Table 10: Comparison with the SOTA on PoseTrack2018 val. set. Similar to FAMI-Pose [23], our proposed DSTA sets the temporal span

T

to 2, consisting of two preceding and two subsequent frames, totalling four auxiliary frames.

heatmap-based
Method	Bkbone	Head	Should.	Elbow	Wrist	Hip	Knee	Ankle	Mean
SimBase. [37]	ResNet-152	80.5	81.2	73.2	64.8	73.9	72.7	67.7	73.9
HRNet [28]	HRNet-W48	81.5	83.2	81.1	75.4	79.2	77.8	71.9	78.8
PoseWarp. [2]	HRNet-W48	82.3	84.0	82.2	75.5	80.7	78.7	71.6	79.5
DCPose [22]	HRNet-W48	83.7	84.4	82.6	78.7	80.1	79.8	74.4	80.7
FAMIPose [23]	HRNet-W48	83.3	85.4	82.9	78.6	81.3	80.5	75.3	81.2
regression-based
DSTA (Ours)	ResNet-152	86.1	85.5	80.0	74.6	80.5	76.9	70.2	79.6
DSTA (Ours)	HRNet-W48	87.5	86.6	83.3	78.7	82.7	78.3	73.9	82.0
DSTA (Ours)	ViT-H	87.5	87.0	84.2	81.4	82.3	82.5	77.7	83.5

Table 11: Comparison with the SOTA on PoseTrack21 val. set.

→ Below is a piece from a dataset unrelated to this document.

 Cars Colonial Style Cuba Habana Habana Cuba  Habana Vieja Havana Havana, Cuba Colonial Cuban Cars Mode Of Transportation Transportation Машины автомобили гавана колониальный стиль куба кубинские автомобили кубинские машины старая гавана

Similar to FAMI-Pose [23], our proposed DSTA sets the temporal span

T

to 2, consisting of two preceding and two subsequent frames, totalling four auxiliary frames.

D. Additional Ablation Study

Size of Joint Tokens. In this additional study, we conduct experiemnts to examine the influence of the adopted size of the joints’ feature embedding (i.e., joint token). Table 12 presents the performance variations resulting from different joint token sizes on the PoseTrack2017 validation set. As the size of the joint tokens increases, a gradual improvement in performance can be observed. However, beyond a size of 16, the performance tends to plateau, suggesting that further increases in token size do not yield commensurate improvements. This indicates that each pose joint requires a sufficiently large feature token to store its relevant feature information, but a too large feature token will only cause spatial redundancy. Therefore, in our experiments, we have opted to use a token size of 32, striking a balance between capturing sufficient feature information and avoiding unnecessary spatial redundancy.

#Token Size	8	16	32	64
mAP	76.1	78.0	78.6	78.6

Table 12: Different sizes of joint tokens. In the experimental setup, we utilized the ResNet-50 backbone along with two auxiliary frames.

E. Qualitative Results

Additional qualitative results on PoseTrack datasets are shown in Fig. 4. Additional results can be found in the accompanying video material.